複数の蛍光標識試薬測定に加えて、ハイスループット薬物スクリーニング装置も、候補細胞の相互作用によって生じ得る妨害を可能な限り最小限に抑え、できるだけ短時間で何千もの候補化合物を素早くスクリーニングできるように設計する必要がある。多重蛍光標識試薬の速度論的現象を検出する系の場合、予め色素を添加した細胞を各ウェルに入れた後、薬物候補を追加するために通例96又は384のウェルプレートを使用する既存の単一蛍光標識試薬系に比べて、設計上の制約はさらに深刻なものとなる。86mmX128mmの大きさのプレート上に配置された複数のウェル内で5μmの空間分解能を有するとともに、最大50μ秒の時間分解能が得られるように、時間及び空間の両面で正確に制御しながらプレート上の各ウェルを走査することが可能で、しかも、蛍光シグナルを少なくとも数分間追跡することができる改良された走査システムが必要とされている。現在の走査システムは、点から点へ走査を移動させる機械装置を用いており、かかる厳密な必要条件を満たすことができず、また、慣用される光学系を用いた音響光学走査装置も使用できない。
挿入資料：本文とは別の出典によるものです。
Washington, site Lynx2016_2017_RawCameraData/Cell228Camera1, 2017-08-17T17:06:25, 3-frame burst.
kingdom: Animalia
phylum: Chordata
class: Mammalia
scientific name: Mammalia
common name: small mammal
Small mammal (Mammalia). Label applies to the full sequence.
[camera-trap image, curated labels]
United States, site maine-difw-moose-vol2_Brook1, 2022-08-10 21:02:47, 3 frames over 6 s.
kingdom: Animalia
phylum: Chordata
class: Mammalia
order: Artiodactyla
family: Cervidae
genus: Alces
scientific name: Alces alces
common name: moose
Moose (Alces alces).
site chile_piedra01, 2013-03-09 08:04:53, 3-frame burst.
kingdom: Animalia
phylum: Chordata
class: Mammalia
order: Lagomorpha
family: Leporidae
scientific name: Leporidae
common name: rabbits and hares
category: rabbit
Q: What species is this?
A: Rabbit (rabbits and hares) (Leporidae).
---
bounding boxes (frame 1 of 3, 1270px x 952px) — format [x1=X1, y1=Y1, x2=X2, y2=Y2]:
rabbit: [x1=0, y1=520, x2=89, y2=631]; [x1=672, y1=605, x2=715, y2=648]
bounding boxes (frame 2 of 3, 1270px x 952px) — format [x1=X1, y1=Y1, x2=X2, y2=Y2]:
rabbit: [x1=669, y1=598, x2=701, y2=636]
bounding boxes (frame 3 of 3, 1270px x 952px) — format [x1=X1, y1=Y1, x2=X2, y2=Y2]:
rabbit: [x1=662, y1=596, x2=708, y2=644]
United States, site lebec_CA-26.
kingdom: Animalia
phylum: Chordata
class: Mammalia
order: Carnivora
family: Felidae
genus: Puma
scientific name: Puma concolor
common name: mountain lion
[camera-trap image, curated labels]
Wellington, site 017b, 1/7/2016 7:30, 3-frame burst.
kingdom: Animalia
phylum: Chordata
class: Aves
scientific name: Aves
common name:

従って、多重蛍光標識試薬ハイスループット薬物スクリーニングシステムの要求を満たし得る改良された走査システムなど、薬物候補をスクリーニングするための改良された方法及び装置が必要とされている。
本明細書に組み込まれて、本明細書の一部を成している添付の図面は、本発明の実施形態を図示するものであって、本明細書の記載とともに、本発明の原理を説明する役割を果たしている。これらの図面は、本発明の範囲を記載されている実施形態に限定することを意図するものではない。添付の特許請求の範囲に記載されている本発明の精神と範囲から逸脱することなく、様々な変更と修飾を加え得ることは自明であろう。
(発明の要約)
本開示は、薬物の候補によって活性化された3以上の蛍光標識試薬から発せられる時間依存的な蛍光の同時測定を用いて、細胞を利用したマルチシグナル薬物スクリーニングを行う方法及び装置に関し、薬物の候補によって活性化された3以上の蛍光標識試薬から発せられる時間依存的蛍光の同時測定を提供する2以上の2次元音響光学変調器を含むハイスループット薬物スクリーニングプラットフォームに関する。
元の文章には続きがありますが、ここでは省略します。